Two men in dark green overalls helped her down from the helicopter and led her across the tarmac towards the long single-story building. A wooden plaque of the Russian flag was displayed above the entrance. As the door slid open, she was faced with plastic transparent strips hanging down as extra protection against the weather. She walked through them into a small hallway with bright overhead lights. Warmth hit her face, and the sudden change of temperature set her blood tingling. In Russian, she asked to see the patients. The men led her into a room on the right that looked like a reception area with a set of black leather sofas and chairs and a meeting table. There was a line of stainless-steel food containers on warmers. The soldiers left the room, closed the door, and locked it.

Years of emergency medicine had taught Carrie to eat and sleep whenever she had a chance. The meal was a beef stew with cabbage and rice. She ate fast, not realizing how hungry she was. She washed it down with bottled water and felt strength return. She poured a cup of coffee, black, no sugar.

The door opened with a flourish. She had expected a military person to be in charge, but the short stocky man who strode in was dressed in a dark pinstripe suit with a tiny Russian flag pinned to his right lapel. ‘How is your meal?’ he asked in English.

Carrie stood up, coffee cup in hand. ‘I need to see the mother and baby. Then I will determine if they can safely be taken back to the island.’

‘I’m Admiral Alexander Vitruk, commander of the Far East Military District.’ He spoke fluently, his English, like Yumatov’s, laced with an American accent. He poured himself a small cup of coffee and downed it quickly. ‘Come, then, if you’ve finished; I’ll take you to them.’

He held the door open. Several men fell in behind as they led her into a control room with rows of computers and television feeds on the wall. On one screen, there was a split image of Carrie in the helicopter and a map of the Diomede islands. Vitruk took her through a tented walkway warmed by large overhead electric heaters into a mobile field hospital. She had worked in many. This had six beds, three on each side. Akna was the only patient, on a drip, propped up in bed holding her baby daughter.

Carrie wasn’t a pediatrician but she didn’t like what she saw. The head looked enlarged and the baby wore a gray woolen hat often used for premature births. A monitor recorded Akna’s heart and breathing, which were within an acceptable range. The incubator was on the left side of the bed. Rake’s uncle and aunt, Henry and Joan Ahkvaluk, sat together on two upright wooden chairs to the right. They stood up when they saw Carrie.

‘Are you guys OK?’ she asked.

‘The baby is very sick,’ said Joan. ‘She has water on the brain, and they don’t know what to do.’

Carrie looked for a bedside clipboard. There was none. ‘What medication is she on?’

‘They won’t tell us.’

She took a tube of antiseptic gel from her pocket, sanitized her hands, and put on a pair of blue polymer medical gloves from her medical bag.
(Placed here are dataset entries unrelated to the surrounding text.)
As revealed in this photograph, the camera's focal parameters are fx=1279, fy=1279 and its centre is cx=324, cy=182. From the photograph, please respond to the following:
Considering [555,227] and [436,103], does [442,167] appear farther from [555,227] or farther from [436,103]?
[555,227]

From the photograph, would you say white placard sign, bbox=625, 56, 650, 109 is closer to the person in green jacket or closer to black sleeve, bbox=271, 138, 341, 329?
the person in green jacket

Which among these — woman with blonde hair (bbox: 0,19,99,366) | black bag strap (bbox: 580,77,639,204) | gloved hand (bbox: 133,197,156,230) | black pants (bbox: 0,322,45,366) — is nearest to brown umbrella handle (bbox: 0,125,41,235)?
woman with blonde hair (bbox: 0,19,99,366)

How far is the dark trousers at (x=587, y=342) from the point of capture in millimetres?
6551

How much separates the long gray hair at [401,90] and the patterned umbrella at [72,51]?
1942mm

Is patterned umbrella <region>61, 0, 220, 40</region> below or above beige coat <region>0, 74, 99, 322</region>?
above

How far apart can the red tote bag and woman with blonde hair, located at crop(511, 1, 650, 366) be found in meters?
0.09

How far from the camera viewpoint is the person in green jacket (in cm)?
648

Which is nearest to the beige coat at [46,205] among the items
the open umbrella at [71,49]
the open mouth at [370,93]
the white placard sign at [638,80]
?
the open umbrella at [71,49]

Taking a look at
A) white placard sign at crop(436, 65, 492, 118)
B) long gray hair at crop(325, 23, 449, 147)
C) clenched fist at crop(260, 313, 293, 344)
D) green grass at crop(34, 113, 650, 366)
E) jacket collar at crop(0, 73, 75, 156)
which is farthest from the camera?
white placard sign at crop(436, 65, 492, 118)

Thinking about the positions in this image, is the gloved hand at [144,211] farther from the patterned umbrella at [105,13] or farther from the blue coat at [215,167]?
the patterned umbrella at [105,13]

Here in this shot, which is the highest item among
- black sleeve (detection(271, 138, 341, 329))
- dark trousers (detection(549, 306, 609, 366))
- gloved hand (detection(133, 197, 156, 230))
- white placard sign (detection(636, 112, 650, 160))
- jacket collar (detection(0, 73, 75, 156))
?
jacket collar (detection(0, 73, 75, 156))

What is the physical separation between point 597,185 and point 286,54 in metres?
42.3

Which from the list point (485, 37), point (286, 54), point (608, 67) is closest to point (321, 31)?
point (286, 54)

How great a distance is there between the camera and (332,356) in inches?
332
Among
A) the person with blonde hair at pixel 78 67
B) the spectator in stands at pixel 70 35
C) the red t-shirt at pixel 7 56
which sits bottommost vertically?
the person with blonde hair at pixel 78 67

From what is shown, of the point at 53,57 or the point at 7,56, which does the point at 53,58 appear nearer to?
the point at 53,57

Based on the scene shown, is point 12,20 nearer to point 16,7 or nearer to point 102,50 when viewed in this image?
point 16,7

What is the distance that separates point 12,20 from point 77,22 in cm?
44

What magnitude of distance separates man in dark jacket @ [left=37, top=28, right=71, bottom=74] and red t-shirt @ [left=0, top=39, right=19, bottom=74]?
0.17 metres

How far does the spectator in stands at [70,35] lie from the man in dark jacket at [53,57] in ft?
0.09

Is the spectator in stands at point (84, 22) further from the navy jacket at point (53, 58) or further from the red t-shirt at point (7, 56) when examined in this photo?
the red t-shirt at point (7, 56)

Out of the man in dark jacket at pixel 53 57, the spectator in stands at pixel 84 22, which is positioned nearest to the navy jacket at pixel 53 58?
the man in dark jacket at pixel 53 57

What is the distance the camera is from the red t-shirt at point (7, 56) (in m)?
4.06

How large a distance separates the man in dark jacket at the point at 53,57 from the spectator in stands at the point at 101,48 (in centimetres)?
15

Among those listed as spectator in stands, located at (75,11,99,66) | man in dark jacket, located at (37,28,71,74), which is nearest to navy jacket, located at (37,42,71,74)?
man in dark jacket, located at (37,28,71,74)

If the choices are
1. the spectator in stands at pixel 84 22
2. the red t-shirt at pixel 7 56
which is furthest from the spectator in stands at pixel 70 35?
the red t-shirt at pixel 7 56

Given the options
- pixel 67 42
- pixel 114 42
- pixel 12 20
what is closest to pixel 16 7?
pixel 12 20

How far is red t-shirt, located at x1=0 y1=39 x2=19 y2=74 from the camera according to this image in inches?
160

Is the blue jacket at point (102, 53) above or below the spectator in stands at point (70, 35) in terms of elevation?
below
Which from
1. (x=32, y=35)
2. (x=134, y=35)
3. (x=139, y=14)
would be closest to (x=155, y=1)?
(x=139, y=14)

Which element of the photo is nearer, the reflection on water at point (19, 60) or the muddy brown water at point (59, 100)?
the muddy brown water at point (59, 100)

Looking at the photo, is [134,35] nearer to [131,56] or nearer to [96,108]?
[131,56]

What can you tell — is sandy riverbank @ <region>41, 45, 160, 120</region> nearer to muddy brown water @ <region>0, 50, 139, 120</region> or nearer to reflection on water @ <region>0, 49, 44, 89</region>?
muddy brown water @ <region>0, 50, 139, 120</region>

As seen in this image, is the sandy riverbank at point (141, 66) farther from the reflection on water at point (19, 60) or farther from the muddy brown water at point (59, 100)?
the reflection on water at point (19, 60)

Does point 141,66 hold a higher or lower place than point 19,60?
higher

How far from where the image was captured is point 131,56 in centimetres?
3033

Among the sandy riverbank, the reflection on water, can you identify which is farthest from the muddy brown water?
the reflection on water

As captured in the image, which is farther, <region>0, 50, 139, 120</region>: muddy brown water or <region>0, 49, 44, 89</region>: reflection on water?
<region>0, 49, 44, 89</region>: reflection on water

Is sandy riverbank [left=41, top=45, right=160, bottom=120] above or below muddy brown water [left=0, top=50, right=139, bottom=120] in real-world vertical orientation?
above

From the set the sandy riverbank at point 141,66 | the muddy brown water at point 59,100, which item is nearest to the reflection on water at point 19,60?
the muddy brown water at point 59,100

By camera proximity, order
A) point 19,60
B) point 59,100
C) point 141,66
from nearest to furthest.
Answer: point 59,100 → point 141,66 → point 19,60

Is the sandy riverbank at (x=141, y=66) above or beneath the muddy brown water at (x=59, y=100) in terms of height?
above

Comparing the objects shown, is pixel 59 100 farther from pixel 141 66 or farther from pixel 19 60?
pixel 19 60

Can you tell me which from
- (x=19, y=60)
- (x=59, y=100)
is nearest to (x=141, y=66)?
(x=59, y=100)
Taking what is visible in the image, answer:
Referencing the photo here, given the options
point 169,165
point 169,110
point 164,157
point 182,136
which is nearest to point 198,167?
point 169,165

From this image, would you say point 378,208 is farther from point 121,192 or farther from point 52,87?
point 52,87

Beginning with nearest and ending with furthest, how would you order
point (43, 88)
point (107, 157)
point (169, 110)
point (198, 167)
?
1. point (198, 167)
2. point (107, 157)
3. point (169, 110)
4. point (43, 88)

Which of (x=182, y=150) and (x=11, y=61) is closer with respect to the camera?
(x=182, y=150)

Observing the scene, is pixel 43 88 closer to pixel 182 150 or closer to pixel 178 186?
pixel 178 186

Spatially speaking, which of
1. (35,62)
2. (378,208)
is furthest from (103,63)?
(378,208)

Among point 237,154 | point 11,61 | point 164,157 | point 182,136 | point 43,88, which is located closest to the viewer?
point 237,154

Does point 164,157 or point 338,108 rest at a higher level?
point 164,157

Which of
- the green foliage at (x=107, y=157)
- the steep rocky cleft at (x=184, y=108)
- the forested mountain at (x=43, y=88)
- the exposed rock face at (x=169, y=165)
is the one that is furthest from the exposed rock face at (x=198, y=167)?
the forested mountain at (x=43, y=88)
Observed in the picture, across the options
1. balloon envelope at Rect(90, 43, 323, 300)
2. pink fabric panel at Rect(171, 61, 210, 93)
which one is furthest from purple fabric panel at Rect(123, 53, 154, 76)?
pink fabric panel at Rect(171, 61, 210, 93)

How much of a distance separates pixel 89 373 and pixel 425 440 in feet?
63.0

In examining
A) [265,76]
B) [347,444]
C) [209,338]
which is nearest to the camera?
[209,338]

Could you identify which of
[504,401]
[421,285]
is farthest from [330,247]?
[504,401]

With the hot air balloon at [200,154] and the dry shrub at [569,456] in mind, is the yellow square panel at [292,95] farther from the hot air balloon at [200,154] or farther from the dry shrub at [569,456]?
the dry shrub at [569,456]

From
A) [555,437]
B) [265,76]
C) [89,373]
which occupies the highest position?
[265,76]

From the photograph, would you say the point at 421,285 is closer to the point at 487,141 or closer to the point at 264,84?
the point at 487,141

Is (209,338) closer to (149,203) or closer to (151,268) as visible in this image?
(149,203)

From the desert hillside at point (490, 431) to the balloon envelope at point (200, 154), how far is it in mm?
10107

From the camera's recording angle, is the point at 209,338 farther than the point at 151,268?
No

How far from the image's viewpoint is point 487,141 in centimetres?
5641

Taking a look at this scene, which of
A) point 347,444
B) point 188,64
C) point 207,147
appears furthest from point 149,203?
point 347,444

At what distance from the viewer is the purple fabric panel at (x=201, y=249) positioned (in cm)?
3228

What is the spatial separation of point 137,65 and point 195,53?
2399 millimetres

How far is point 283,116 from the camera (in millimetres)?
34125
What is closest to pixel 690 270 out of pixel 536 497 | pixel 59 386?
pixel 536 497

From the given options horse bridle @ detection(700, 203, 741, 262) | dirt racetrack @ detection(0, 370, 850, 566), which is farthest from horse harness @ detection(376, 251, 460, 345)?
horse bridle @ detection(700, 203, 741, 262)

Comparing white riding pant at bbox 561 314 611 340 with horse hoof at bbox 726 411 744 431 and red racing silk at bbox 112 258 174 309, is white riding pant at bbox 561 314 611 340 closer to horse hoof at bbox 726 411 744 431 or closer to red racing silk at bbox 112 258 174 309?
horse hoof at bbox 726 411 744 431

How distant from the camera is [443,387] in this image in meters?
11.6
She sat on the bed. ‘Akna, I’m Carrie. Remember? I was with you before you came here.’

Akna stared at her, eyes dulled by drugs. American military painkillers weren’t subtle. Russian ones would be even worse.

‘You’ve given her a name, Iyaroak. It’s beautiful.’ Carrie checked her pulse, which was slow. She pulled down the covers to see the Caesarean wound. It was clean, without infection. But the stitching was rough, and Akna would be scarred there for life. She put the covers back and turned her attention to the baby. Gently, she slid back the woolen hat. Iyaroak didn’t react. Her eyes were tilted down, which was a symptom matching what Joan had described, corroborated by the head size. The soft bones of Iyaroak’s skull were being pushed out by cranial fluid that was not draining away as it should, instead putting pressure on the tiny unformed brain. If it were not treated immediately, Iyaroak could be left seriously disabled with brain damage. Or she would die.